Développement : la Tchéquie reste un pays du « Second monde »
L’économie tchèque a beau se porter plutôt bien, avec une situation de plein emploi, le niveau de vie en République tchèque reste à des années lumières de rattraper celui des pays ouest-européens. C’est le constat de l’édition 2017 du rapport annuel de la branche tchèque de la plate-forme Social Watch, qui apporte généralement de riches enseignements sur l’état de la société tchèque. Radio Prague a demandé à l’économiste Ilona Švihlíková, corédactrice de cette étude, de nous en dire plus.
« Encore le Second monde », c’est l’intitulé de ce rapport, qui s’intéresse aux évolutions de la société tchèque en termes de développement et d’égalité, notamment entre les sexes.
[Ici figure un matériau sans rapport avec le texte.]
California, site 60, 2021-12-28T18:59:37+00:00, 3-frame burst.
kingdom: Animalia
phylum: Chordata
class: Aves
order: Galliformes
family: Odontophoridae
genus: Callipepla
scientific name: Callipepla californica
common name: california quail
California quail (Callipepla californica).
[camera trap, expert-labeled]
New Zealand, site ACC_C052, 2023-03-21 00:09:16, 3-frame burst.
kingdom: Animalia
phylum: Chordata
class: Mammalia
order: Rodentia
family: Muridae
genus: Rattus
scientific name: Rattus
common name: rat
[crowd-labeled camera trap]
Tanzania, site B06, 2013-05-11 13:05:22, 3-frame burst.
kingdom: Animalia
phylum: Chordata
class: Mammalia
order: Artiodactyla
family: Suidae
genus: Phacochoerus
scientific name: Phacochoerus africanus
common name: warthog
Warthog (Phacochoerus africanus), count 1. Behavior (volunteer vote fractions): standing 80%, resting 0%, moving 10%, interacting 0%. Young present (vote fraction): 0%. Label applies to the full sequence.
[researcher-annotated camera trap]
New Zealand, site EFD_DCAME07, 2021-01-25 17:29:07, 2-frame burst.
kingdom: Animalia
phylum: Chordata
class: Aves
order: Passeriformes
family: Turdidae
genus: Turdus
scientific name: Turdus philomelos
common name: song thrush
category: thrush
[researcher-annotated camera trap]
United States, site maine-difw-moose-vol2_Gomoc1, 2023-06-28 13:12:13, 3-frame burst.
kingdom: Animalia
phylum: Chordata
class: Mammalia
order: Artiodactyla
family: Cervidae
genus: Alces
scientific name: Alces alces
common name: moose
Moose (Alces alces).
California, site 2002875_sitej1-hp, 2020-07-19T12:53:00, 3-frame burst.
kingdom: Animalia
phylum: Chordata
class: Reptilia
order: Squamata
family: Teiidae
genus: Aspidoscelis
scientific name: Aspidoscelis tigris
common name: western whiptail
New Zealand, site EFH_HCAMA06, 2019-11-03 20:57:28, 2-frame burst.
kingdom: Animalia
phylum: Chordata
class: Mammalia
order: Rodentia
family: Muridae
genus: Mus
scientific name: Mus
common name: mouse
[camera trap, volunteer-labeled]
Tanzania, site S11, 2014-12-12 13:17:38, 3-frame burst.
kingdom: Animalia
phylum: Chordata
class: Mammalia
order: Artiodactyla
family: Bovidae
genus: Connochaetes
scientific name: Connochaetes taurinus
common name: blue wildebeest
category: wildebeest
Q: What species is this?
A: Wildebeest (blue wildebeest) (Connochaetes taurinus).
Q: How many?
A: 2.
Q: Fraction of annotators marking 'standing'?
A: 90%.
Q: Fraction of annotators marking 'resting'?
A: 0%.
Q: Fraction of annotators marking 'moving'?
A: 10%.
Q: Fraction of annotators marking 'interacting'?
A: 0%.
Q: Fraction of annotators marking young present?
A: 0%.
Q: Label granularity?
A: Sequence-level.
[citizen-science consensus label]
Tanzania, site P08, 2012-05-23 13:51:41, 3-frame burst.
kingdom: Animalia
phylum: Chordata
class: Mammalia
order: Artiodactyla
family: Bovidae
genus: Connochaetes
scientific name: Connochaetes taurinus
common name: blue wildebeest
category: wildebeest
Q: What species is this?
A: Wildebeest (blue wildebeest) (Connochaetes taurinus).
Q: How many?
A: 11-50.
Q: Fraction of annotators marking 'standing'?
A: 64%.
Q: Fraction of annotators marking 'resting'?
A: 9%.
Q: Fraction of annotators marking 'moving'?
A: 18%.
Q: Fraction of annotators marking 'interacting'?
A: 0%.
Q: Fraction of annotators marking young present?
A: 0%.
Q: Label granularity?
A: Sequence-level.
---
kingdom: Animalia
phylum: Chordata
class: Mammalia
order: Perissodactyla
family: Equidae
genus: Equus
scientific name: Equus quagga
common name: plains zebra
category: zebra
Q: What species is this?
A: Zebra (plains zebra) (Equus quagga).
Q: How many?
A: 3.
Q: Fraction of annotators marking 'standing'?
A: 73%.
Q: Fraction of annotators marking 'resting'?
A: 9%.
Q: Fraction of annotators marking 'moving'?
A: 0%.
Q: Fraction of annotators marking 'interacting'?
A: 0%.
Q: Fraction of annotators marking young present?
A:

Le Second monde, cela correspond aux pays de l’ex-bloc soviétique, à ces Etats dans un processus avancé de développement, mais qui restent à la traîne des pays occidentaux. Et, selon les associations qui composent la plate-forme Social Watch, c’est à cet espace socio-économique qu’appartiendrait toujours la République tchèque. Le chômage y atteint pourtant un niveau historiquement faible (4% au mois de juin) et les salaires augmentent, mais ce n’est pas suffisant pour combler le retard avec l’Ouest.
Les auteurs du rapport formulent plusieurs propositions pour que la situation s’améliore, d’abord en identifiant des déséquilibres propres à l’économie tchèque qu’il conviendrait de gommer : c’est par exemple le système abusif des saisies mobilières et immobilières, le nombre élevé de travailleurs pauvres, et particulièrement les inégalités entre hommes et femmes. Ilona Švihlíková :« Un des problèmes qui persiste, c’est la question des inégalités de revenus entre les femmes et les hommes. Ce sont en effet les femmes qui sont les plus menacées par la pauvreté, et évidemment celles qui sont seules avec un ou plusieurs enfants ou bien encore les retraitées. »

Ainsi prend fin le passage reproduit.